A great presentation showing the amazing world of microchip design using 3D space via multiple layers of silicon. See also this more detailed diagram showing how an RF device using this technique is designed using the different levels to connect the various essential electrical pathways together (RF Device Elemental Structures: Slide #14 in presentation).
[vi] Natalia Naumova and Job Dekker, “Integrating one-dimensional and three-dimensional maps of genomes,” Journal of Cell Science, Figure 2, 2013. http://jcs.biologists.org/content/123/12/1979.full.
Summary: “Genomes exist in vivo as complex physical structures, and their functional output (i.e. the gene expression profile of a cell) is related to their spatial organization inside the nucleus as well as to local chromatin status. Chromatin modifications and chromosome conformation are distinct in different tissues and cell types, which corresponds closely with the diversity in gene-expression patterns found in different tissues of the body. The biological processes and mechanisms driving these general correlations are currently the topic of intense study. An emerging theme is that genome compartmentalization – both along the linear length of chromosomes, and in three dimensions by the spatial colocalization of chromatin domains and genomic loci from across the genome – is a crucial parameter in regulating genome expression. In this Commentary, we propose that a full understanding of genome regulation requires integrating three different types of data: first, one-dimensional data regarding the state of local chromatin – such as patterns of protein binding along chromosomes; second, three-dimensional data that describe the population-averaged folding of chromatin inside cells and; third, single-cell observations of three-dimensional spatial colocalization of genetic loci and trans factors that reveal information about their dynamics and frequency of colocalization.” [emphasis added]
Figure 2 Caption:
“3D genome analysis. The spatial organization of genomes can be studied using single-cell methods or using population-based methods, and at different resolutions or length scales (A-D). (A) A hypothetical pair of metaphase chromosomes. 1D compartmentalization is indicated: constitutive heterochromatin domains include the centromere (cen), pericentromeric heterochromatin (subcen het) and telomeres (tel). Chromosome arms further consist of alternating active and repressed domains (indicated by different colors). Numbers indicate (chromosomal) regions to be analysed by 3D methods in panels B, C and D. (B) Spatial organization of chromosomes shown in A in the interphase nucleus.

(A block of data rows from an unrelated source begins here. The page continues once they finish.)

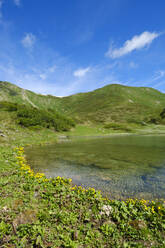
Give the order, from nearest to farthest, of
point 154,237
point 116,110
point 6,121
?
point 154,237 < point 6,121 < point 116,110

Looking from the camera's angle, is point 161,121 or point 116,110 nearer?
point 161,121

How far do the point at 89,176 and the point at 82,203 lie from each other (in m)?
5.30

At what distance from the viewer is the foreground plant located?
541cm

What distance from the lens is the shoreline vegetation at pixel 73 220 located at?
5.41 metres

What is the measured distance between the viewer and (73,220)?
6.45 m

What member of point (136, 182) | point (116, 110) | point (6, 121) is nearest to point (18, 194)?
point (136, 182)

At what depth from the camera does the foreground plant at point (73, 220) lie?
213 inches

Chromosomal regions that are located far apart on the same chromosome (2 and 3) or located on different chromosomes (1 and 2, 1 and 3) can colocalize in 3D to form spatial compartments. (C) A higher-resolution (Mb scale) analysis of cis and trans associations of chromosomal regions 1 to 3 shown in B. At this resolution, associations of groups of genes can be detected surrounding subnuclear structures such as transcription factories (green circles) and splicing bodies [characterized by the presence of the splicing factor SC35 (red)].
For example, a trans interaction between regions 1 and 2 can occur through colocalization to the same transcription factory … or to two different transcription factories that are both associated with one SC35 granule …. (D) High-resolution (Kb scale) analysis of 3D folding and long-range associations that can be studied using 3C-based methods. At this scale, specific looping interactions can be detected between genes and regulatory elements. This scheme provides an example of a 3C analysis in which the interaction probability of a single defined genomic element is mapped throughout the larger region 3 (right). Peaks in this 3C map indicate long-range interactions that suggest a looped conformation (indicated on the left).”